START MATERIAL SUPPLIED

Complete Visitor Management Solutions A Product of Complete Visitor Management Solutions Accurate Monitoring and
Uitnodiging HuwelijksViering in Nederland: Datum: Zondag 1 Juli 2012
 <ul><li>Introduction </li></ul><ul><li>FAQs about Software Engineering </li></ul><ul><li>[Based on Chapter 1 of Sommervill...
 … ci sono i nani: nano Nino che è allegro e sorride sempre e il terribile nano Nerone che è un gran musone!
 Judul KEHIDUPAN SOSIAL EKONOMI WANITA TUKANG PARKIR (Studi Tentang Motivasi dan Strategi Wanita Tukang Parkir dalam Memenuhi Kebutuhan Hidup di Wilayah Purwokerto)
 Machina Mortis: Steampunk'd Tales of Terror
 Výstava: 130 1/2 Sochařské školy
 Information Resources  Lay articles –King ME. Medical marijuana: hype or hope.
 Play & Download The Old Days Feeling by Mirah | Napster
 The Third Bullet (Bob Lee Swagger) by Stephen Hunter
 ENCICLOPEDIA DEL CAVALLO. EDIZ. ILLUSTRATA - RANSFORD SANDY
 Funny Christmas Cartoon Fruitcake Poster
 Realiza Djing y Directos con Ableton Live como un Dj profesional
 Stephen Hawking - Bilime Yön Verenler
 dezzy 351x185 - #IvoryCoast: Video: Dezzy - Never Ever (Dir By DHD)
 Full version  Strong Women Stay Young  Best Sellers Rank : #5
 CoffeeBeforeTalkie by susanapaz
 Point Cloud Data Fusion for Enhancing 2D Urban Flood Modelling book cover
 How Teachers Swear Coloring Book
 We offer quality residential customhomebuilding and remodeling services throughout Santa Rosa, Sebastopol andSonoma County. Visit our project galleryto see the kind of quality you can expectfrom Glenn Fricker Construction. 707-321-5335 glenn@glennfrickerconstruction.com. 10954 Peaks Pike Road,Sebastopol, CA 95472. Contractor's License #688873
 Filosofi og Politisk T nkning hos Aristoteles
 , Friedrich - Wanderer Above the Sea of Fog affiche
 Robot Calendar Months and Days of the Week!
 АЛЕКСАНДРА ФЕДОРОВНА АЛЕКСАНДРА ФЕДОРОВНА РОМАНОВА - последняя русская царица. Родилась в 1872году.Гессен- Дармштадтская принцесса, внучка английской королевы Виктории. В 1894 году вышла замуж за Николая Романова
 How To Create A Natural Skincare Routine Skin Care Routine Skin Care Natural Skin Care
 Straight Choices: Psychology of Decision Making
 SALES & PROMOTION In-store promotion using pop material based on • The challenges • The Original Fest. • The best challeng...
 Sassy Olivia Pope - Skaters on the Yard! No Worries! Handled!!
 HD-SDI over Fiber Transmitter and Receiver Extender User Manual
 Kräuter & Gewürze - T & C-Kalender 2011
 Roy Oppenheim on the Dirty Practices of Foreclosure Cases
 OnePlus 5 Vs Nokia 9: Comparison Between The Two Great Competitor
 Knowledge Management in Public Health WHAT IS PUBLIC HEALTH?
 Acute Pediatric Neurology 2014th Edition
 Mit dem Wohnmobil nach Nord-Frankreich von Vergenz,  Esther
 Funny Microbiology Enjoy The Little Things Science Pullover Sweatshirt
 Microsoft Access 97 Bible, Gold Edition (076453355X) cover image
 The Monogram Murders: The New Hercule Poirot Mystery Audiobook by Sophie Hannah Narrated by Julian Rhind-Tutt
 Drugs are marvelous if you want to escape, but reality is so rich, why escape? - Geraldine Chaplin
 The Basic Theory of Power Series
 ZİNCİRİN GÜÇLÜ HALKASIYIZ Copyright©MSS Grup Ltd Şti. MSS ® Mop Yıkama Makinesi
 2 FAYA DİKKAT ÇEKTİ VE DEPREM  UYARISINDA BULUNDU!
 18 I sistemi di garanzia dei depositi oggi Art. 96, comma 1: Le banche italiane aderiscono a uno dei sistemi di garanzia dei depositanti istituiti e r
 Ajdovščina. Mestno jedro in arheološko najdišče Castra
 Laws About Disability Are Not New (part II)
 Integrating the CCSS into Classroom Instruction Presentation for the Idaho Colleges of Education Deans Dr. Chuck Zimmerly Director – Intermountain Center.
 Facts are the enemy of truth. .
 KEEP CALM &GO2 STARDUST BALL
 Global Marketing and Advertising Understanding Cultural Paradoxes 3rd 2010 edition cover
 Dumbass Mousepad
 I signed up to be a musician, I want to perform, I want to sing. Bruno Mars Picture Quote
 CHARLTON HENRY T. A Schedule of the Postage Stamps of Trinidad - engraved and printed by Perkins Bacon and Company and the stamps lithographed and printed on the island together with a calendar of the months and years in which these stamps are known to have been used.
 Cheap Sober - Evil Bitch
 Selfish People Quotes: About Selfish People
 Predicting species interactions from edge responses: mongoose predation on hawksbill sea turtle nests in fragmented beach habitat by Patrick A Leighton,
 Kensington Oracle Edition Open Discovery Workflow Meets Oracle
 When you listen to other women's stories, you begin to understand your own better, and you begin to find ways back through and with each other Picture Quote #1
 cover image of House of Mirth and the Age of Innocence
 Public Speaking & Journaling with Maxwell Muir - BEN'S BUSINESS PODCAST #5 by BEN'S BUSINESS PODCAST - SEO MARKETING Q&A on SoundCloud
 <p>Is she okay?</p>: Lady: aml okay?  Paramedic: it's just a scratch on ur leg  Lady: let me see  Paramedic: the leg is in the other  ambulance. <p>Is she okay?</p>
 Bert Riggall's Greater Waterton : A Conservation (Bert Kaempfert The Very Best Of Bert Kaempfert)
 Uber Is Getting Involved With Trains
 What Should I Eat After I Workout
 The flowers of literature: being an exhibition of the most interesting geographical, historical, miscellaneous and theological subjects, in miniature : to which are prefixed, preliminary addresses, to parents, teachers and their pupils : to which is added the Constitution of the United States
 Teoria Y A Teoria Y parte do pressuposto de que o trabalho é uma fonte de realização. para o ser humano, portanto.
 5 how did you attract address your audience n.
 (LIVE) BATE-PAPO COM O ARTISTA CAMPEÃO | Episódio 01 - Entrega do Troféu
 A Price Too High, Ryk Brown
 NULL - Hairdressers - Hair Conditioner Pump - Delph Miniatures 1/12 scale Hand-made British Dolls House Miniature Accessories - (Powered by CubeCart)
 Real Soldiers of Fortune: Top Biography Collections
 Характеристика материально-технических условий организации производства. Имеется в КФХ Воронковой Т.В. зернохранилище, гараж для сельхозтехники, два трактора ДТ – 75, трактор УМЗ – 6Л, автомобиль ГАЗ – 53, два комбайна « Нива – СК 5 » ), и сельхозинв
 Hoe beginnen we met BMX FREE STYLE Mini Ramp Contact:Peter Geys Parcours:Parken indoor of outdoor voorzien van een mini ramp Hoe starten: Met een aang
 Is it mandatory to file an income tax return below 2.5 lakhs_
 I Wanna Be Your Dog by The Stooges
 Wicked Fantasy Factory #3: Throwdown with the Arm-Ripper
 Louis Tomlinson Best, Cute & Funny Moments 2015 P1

END MATERIAL SUPPLIED

| TASK |
Beginning with the opening line above, retype the records exactly through the line with "Funny Christmas Cartoon Fruitcake Poster", both ends included.

| OUTPUT |
Complete Visitor Management Solutions A Product of Complete Visitor Management Solutions Accurate Monitoring and
Uitnodiging HuwelijksViering in Nederland: Datum: Zondag 1 Juli 2012
 <ul><li>Introduction </li></ul><ul><li>FAQs about Software Engineering </li></ul><ul><li>[Based on Chapter 1 of Sommervill...
 … ci sono i nani: nano Nino che è allegro e sorride sempre e il terribile nano Nerone che è un gran musone!
 Judul KEHIDUPAN SOSIAL EKONOMI WANITA TUKANG PARKIR (Studi Tentang Motivasi dan Strategi Wanita Tukang Parkir dalam Memenuhi Kebutuhan Hidup di Wilayah Purwokerto)
 Machina Mortis: Steampunk'd Tales of Terror
 Výstava: 130 1/2 Sochařské školy
 Information Resources  Lay articles –King ME. Medical marijuana: hype or hope.
 Play & Download The Old Days Feeling by Mirah | Napster
 The Third Bullet (Bob Lee Swagger) by Stephen Hunter
 ENCICLOPEDIA DEL CAVALLO. EDIZ. ILLUSTRATA - RANSFORD SANDY
 Funny Christmas Cartoon Fruitcake Poster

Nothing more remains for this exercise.